----- INFORMATION PROVIDED -----

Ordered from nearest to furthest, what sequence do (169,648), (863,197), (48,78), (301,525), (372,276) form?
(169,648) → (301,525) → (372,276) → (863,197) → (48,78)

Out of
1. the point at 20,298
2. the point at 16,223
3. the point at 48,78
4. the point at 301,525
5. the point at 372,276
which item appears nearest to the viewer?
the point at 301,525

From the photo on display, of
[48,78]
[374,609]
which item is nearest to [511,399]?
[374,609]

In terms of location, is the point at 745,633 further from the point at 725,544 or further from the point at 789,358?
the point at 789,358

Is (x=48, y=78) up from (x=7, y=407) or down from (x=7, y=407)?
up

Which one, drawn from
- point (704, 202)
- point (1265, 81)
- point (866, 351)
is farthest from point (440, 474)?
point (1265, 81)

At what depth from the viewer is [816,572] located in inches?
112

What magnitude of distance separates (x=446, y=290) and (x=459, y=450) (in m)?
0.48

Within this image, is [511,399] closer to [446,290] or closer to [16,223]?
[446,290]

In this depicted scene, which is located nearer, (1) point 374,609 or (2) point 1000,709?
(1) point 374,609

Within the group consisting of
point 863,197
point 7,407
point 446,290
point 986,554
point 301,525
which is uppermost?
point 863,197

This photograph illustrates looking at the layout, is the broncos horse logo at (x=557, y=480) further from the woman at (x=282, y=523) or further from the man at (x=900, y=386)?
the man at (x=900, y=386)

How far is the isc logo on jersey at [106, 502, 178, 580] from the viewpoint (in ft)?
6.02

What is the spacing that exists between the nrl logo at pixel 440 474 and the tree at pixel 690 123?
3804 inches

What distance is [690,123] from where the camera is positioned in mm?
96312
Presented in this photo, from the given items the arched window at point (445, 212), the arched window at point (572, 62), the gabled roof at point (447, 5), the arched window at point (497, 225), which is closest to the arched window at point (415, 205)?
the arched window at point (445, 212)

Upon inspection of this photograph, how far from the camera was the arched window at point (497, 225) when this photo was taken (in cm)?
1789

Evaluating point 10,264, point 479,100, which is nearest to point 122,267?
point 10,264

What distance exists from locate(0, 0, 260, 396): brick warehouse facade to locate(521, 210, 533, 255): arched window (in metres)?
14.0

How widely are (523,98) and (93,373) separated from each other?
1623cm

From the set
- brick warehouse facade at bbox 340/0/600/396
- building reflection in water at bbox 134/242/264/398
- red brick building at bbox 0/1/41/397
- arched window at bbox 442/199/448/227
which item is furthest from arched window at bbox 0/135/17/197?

-----

SET TASK. Retype all of the lines above word for word, keeping every character, number and line break the same.

TASK OUTPUT.
Ordered from nearest to furthest, what sequence do (169,648), (863,197), (48,78), (301,525), (372,276) form?
(169,648) → (301,525) → (372,276) → (863,197) → (48,78)

Out of
1. the point at 20,298
2. the point at 16,223
3. the point at 48,78
4. the point at 301,525
5. the point at 372,276
which item appears nearest to the viewer?
the point at 301,525

From the photo on display, of
[48,78]
[374,609]
which item is nearest to [511,399]?
[374,609]

In terms of location, is the point at 745,633 further from the point at 725,544 or further from the point at 789,358?
the point at 789,358

Is (x=48, y=78) up from (x=7, y=407) or down from (x=7, y=407)?
up

Which one, drawn from
- point (704, 202)
- point (1265, 81)
- point (866, 351)
is farthest from point (440, 474)?
point (1265, 81)

At what depth from the viewer is [816,572] located in inches?
112

What magnitude of distance separates (x=446, y=290) and (x=459, y=450) (in m)?
0.48

Within this image, is [511,399] closer to [446,290] or closer to [16,223]?
[446,290]

In this depicted scene, which is located nearer, (1) point 374,609 or (2) point 1000,709?
(1) point 374,609

Within the group consisting of
point 863,197
point 7,407
point 446,290
point 986,554
point 301,525
which is uppermost?
point 863,197

This photograph illustrates looking at the layout, is the broncos horse logo at (x=557, y=480) further from the woman at (x=282, y=523) or further from the man at (x=900, y=386)?
the man at (x=900, y=386)

How far is the isc logo on jersey at [106, 502, 178, 580] from the viewpoint (in ft)?
6.02

What is the spacing that exists between the nrl logo at pixel 440 474 and the tree at pixel 690 123?
3804 inches

What distance is [690,123] from where the camera is positioned in mm?
96312
Presented in this photo, from the given items the arched window at point (445, 212), the arched window at point (572, 62), the gabled roof at point (447, 5), the arched window at point (497, 225), which is closest to the arched window at point (415, 205)?
the arched window at point (445, 212)

Upon inspection of this photograph, how far from the camera was the arched window at point (497, 225) when this photo was taken (in cm)?
1789

Evaluating point 10,264, point 479,100, which is nearest to point 122,267?
point 10,264

What distance exists from locate(0, 0, 260, 396): brick warehouse facade to locate(521, 210, 533, 255): arched window (in metres)?
14.0

How widely are (523,98) and (93,373) separated from each other?
1623cm

From the set
- brick warehouse facade at bbox 340/0/600/396
- building reflection in water at bbox 134/242/264/398
- red brick building at bbox 0/1/41/397
- arched window at bbox 442/199/448/227
which item is furthest from arched window at bbox 0/135/17/197?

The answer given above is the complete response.